É só comprovar o que dizem os estudos nos quadros ao longo desta reportagem. Nove conceitos consagrados sobre relacionamento afetivo são derrubados, um a um. São teses acadêmicas de respeitadas instituições de ensino do Exterior que se sustentam em investigações e experimentos genéticos sobre monogamia e psicológicos que se debruçam sobre a atração sexual e o fim da paixão, entre outros. “Uma coisa é o que as pessoas dizem que fazem”, explica Marcelo Lercher, sociólogo e professor da Universidade de Brasília. “Outra é o que elas fazem de fato.” É dessa diferença que surgem os mitos. Não é de hoje que o mito ocupa um lugar de destaque nas sociedades. Na cultura ocidental, os primeiros registros surgiram na Grécia Antiga. Lá, algumas histórias representativas da cultura daquele tempo criaram moldes para o que se julgava certo e errado – o que torna o mito um fenômeno intimamente ligado à época e ao local em que ele surge. O amor e o ser amado na Grécia Antiga, por exemplo, eram como objetos inalcançáveis, perfeitos e pelos quais se justificava uma busca quase obsessiva. “É uma aspiração do menos perfeito ao mais perfeito”, explica Arlindo Ferreira Gonçalves Júnior, professor de filosofia e psicologia da Pontifícia Universidade Católica de Campinas (PUCCAMP). O sentimento é mais desejo e idealização do que prática. “O amor surge como uma vontade que nunca se sacia”, resume Gonçalves. É nesse momento que nasce o mito do amor platônico, ícone daquele sentimento que se restringe à idealização e que é pleno só quando não é correspondido.

Uma coisa é o que as pessoas dizem que fazem. Outra é o que elas fazem de fato. É dessa diferença que nascem os mitos

Já no primeiro milênio da era cristã, com a consolidação do cristianismo como religião representativa no Ocidente, a noção grega de amor sofreu uma mudança radical – e, com ela, mudaram os mitos. Na religião de Jesus Cristo, o sentimento perde esse forte componente de carência porque Deus, o grande objeto de adoração, também ama. Nesse sentido, desaba a noção de amor ideal como o não correspondido forjada na Grécia Antiga e, no lugar, entra uma nova percepção do sentimento. Se Deus assume o  posto máximo de ser amado, ele abre espaço para exigências mais terrenas de um companheiro ou companheira. Esse movimento em direção à humanização do sentimento também ganha força no Ocidente a partir das Cruzadas, no século XII. Durante as investidas ao Oriente, os europeus se deparam com noções de amor sensual até então desconhecidas ou esquecidas, principalmente depois da queda do Império Romano, no velho continente. Uma vez de volta a uma Europa em ascensão, eles ressurgem em movimentos literários influenciados pela cultura absorvida nessas viagens. Nessa época, aparecem diversas variações de mitos do guerreiro herói que, impelido pelo amor, resgata uma princesa pura e dá a ela a vida eterna com o seu sentimento.
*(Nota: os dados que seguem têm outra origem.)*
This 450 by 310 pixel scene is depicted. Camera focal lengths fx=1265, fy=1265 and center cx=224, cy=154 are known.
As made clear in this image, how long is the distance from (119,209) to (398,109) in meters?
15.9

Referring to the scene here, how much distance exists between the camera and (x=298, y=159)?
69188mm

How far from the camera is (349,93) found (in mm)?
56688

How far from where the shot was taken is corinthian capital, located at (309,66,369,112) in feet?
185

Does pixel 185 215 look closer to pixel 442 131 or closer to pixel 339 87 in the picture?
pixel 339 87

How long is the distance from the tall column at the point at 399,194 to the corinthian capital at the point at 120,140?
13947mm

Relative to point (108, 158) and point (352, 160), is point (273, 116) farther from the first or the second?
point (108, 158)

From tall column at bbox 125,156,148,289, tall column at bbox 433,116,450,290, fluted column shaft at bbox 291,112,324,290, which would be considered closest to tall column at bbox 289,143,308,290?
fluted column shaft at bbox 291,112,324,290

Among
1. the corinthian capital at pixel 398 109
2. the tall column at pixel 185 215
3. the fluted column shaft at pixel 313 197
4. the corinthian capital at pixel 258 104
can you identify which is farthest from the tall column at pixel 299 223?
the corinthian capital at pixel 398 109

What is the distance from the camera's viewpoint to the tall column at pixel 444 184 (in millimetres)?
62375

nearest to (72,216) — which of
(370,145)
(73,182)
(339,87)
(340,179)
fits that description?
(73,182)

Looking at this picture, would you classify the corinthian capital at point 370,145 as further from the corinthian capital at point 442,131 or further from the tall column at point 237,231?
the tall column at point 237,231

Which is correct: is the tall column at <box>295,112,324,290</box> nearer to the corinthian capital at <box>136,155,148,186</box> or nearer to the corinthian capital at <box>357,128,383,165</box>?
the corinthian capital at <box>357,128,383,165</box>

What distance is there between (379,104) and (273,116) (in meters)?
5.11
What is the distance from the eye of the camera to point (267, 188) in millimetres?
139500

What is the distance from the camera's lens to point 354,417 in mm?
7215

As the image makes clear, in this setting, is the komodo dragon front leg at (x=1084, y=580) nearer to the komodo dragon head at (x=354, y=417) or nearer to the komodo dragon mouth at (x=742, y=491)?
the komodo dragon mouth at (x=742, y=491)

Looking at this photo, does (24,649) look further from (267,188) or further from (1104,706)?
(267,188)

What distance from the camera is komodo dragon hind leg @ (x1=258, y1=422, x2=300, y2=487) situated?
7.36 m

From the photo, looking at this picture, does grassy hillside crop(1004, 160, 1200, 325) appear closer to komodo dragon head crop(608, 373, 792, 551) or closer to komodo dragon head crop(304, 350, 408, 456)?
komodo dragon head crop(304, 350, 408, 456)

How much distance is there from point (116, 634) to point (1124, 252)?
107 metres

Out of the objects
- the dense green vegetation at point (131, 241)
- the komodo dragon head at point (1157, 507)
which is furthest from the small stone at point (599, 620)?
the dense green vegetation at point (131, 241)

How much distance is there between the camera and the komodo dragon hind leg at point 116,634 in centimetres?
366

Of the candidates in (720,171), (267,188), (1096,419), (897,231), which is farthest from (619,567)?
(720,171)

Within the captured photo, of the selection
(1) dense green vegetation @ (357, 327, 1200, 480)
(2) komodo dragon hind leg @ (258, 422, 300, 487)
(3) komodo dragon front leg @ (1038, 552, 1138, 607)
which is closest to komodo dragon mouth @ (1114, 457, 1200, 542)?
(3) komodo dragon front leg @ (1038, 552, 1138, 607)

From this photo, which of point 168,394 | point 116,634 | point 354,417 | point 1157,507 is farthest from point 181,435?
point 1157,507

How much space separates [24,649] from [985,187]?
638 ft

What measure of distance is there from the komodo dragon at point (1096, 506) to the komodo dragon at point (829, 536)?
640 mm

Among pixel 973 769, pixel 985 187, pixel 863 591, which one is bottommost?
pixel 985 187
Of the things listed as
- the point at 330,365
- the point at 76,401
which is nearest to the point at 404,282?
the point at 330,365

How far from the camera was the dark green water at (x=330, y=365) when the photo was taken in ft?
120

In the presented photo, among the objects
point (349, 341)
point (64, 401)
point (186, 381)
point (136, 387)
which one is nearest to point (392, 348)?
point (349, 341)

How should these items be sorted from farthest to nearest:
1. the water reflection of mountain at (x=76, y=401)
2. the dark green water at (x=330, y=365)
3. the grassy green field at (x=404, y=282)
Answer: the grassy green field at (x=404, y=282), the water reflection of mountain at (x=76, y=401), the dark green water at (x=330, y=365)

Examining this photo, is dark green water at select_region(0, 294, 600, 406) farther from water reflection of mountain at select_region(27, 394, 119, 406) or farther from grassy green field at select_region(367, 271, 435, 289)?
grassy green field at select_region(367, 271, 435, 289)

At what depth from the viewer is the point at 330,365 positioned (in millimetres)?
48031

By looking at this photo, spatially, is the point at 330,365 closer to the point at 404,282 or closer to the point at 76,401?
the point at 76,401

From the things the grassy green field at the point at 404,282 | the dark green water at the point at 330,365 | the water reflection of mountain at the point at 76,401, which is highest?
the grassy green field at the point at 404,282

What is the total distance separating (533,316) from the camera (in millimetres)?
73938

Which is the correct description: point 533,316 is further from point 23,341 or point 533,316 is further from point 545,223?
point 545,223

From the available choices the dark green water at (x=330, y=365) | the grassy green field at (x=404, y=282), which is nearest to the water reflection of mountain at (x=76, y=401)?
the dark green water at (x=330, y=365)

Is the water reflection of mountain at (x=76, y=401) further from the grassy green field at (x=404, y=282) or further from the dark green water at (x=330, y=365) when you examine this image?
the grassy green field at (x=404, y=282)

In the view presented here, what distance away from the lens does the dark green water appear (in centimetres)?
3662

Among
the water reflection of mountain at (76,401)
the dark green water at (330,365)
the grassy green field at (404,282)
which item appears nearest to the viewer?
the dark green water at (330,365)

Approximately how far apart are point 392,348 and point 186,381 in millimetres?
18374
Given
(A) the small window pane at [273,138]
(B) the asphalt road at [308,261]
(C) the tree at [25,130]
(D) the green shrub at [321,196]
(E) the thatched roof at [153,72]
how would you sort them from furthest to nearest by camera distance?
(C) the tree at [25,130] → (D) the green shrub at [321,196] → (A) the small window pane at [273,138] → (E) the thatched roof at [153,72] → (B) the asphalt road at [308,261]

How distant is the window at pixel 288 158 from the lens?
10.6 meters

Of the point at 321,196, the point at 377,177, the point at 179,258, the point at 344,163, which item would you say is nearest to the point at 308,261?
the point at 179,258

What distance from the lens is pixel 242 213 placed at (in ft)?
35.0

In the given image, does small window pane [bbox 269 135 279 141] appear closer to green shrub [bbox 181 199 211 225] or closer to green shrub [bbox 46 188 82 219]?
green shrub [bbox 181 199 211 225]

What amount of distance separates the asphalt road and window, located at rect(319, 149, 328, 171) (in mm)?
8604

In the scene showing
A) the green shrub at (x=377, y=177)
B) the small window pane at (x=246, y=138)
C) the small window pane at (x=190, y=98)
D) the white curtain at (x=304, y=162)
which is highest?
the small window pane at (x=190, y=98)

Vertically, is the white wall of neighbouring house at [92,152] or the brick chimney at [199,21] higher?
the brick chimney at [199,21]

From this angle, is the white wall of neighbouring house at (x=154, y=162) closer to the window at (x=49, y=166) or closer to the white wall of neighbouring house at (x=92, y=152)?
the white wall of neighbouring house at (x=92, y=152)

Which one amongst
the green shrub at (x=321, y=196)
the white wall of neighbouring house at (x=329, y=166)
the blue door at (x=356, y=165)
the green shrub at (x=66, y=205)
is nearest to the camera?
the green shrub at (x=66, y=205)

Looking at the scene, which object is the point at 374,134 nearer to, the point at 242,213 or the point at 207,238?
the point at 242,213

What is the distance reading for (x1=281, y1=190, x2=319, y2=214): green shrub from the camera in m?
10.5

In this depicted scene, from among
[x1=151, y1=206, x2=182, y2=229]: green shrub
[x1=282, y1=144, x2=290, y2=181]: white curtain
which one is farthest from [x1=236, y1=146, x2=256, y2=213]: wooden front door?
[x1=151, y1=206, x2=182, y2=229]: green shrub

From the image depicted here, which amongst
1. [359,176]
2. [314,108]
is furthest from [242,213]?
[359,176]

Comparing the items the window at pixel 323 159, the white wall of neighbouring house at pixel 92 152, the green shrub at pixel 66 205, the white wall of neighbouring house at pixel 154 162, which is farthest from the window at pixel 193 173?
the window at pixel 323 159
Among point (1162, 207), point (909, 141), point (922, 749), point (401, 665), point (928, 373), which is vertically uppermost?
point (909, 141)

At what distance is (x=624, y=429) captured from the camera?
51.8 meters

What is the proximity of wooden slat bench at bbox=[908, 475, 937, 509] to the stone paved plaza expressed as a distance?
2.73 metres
Trata-se de uma concepção mais abrandada da idealizada platônica: ela já acontece no plano terreno e envolve pessoas com qualidades humanas. São as sementes do amor cada vez mais pessoal e carnal que se consolidará na Europa. Até o final do século XIX, as mudanças culturais e mitológicas já enumeradas demoravam décadas, até séculos para acontecer. Isso mudou de maneira determinante no século XX, quando tudo se acelerou. Duas grandes guerras mundiais, a ascensão e queda do comunismo e o turbilhão dos anos 60 foram mais do que suficientes para fragilizar consensos e mitos até então bem alicerçados, como o de que um casamento só funcionaria com os papéis de homem e mulher bem estabelecidos. Daí conceitos que o senso comum consagrou foram perdendo a credibilidade. Não é a toa que um dos mais respeitados historiadores da atualidade, o inglês Eric Hobsbawm, batizou essa centena de anos de “breve século XX” e falou em uma era de extremos para identificar o período. É nesse contexto que se criou boa parte das afirmações que são desmistificadas pelos estudiosos. Especialistas e pesquisadores procuraram explicar a origem dessas máximas, com base em estudos e teses acadêmicas recentes, de centros de excelência no Brasil e no Exterior. E, principalmente, porque hoje elas podem ser consideradas mitos. Mas, como vivemos uma época de mudanças que ocorrem com cada vez mais rapidez, amanhã elas podem voltar a ser consideradas verdades absolutas, para depois ser derrubadas novamente…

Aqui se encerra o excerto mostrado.